In the R- tree and R *-tree, the search spaces could overlap. This is not in the R -tree allowed ( the search spaces are disjoint here). Enclosing rectangles if necessary " separated " in the search space boundaries. This can also be objects " cut ", so that part of the object is present in the other search space in a search space and another part of the object. In such cases, objects must then be taken more than once in the tree. R - trees can be used for static data precalculate well (especially for point data where such cutting is omitted). In case of changes, however, it is more complicated to ensure the disjointness.
Problems of R - trees
Like any index structure, R - trees a compromise, the management and updating of the tree requires additional calculations, it is also required additional memory for the index pages. Conversely, for the tree (with appropriate requests and data ) often find the records we want faster. Assuming increased memory consumption and increased computing time for changes in purchase, so you can often achieve better performance on queries. Thus, an R - tree is usually more memory than an R or R *-tree. It delivers higher performance in the search, it does require more effort when it changes.
R * - trees are a popular choice as it without any additional memory overhead (compared to an R- tree, in contrast to the R - tree of objects multiple stores if needed) get along, and their implementation and computational complexity is not much higher than in a R tree. Specifically, an R- tree in memory also always an R * - tree, they differ only in the insert and split strategy.

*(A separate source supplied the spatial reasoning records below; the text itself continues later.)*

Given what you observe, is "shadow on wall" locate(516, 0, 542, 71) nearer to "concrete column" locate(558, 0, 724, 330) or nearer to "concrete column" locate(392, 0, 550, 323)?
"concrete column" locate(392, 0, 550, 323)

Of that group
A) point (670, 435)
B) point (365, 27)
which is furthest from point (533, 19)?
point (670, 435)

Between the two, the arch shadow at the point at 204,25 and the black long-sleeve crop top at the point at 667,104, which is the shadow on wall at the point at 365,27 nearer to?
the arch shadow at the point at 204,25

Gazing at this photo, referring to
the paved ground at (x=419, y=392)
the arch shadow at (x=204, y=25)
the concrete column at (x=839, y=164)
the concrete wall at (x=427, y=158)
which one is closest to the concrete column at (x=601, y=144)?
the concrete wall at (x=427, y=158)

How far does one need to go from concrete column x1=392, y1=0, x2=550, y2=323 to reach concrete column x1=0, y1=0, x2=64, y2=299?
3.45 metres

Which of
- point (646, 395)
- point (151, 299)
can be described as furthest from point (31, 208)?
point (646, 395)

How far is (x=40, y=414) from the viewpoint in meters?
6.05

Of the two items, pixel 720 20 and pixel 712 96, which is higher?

R- trees are order dependent, an important measure for optimization are therefore "bulk loads", in which the tree is not established by element- wise insertion, but an attempt is made to directly construct an improved tree. For this purpose, the elements are often first sorted and then constructs the tree bottom-up. If an R- tree for each element filled in an unfavorable order so he can have a ( geometrically ) unbalanced structure. Although an optimized R- tree has roughly the same depth, but its regions overlap less and therefore cover the data space evenly.

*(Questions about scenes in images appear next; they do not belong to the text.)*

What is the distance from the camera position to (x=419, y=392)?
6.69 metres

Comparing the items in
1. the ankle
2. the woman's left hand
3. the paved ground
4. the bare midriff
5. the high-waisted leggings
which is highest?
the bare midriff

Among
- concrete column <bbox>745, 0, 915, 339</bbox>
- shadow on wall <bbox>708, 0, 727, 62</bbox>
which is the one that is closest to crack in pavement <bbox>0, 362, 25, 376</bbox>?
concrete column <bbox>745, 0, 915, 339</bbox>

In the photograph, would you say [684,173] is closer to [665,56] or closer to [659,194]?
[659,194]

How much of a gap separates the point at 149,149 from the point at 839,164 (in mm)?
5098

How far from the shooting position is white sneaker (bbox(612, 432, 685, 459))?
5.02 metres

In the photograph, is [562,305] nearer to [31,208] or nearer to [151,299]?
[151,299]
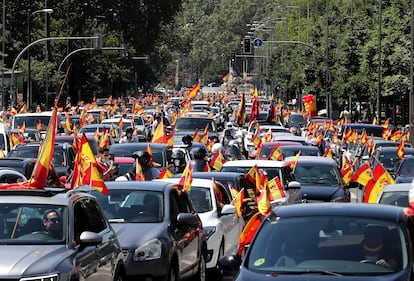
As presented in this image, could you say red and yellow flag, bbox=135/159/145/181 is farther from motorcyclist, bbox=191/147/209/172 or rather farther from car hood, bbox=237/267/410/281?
car hood, bbox=237/267/410/281

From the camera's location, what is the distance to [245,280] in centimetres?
948

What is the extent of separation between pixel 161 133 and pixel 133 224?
61.6 feet

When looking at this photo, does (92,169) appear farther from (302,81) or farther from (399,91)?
(302,81)

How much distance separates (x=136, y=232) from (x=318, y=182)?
34.7 feet

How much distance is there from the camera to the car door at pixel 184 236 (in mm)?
14180

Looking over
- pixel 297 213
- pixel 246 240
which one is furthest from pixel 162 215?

In higher dimensions, the so-called curse of dimensionality occurs. The R - tree which leads to the fact that the resulting rectangle regions overlap to ever larger parts, so that the search must always handle larger parts of the tree. This reduces the performance of the index structure. The X- tree by Stefan Berchtold, Daniel A. Keim and Hans -Peter Kriegel presents here an important variation of the R-tree concept for higher dimensionalities represents an important measure in this case are so-called " supernodes ", which are enlarged pages from the X - tree can be used to avoid unfavorable splits ( with a high overlap). In extreme cases it may even so degenerate in a linear file, which may be desired.
While an R- tree is designed as a dynamic index structure, so its performance may deteriorate due to systematic insert, or delete operations. In such cases it may be useful to rebuild the tree from time to time by a bulk load to optimize it. There are also incremental optimization strategies (such as the re - inserts in the R *-tree ) with which a database system during idle times can improve the index.

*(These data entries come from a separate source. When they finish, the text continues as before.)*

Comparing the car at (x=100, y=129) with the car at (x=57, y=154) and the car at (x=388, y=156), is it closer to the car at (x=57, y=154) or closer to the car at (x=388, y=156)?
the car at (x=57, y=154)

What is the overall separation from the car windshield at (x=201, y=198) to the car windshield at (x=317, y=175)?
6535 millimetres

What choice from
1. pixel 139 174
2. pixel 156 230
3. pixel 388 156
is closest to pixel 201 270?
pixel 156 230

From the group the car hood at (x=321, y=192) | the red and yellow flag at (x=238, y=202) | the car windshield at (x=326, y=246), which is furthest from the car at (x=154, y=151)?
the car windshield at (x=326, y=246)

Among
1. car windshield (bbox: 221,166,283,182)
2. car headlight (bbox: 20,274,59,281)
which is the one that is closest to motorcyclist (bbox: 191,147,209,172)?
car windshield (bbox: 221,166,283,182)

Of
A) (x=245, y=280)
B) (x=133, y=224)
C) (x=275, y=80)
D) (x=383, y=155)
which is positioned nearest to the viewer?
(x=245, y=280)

A reference implementation of the R * - tree is available ELKI the Chair of Professor Kriegel, including implementations of an M- tree and other comparative method in the software package.
An R * - tree can also be found for example in the SQLite database systems ( for 2-5 dimensions) and Oracle ( for 2-4 dimensions).
For PostgreSQL, the index type " RTREE " can be used on the Generalized Search Tree interface exists an alternative implementation names " rtree_gist ".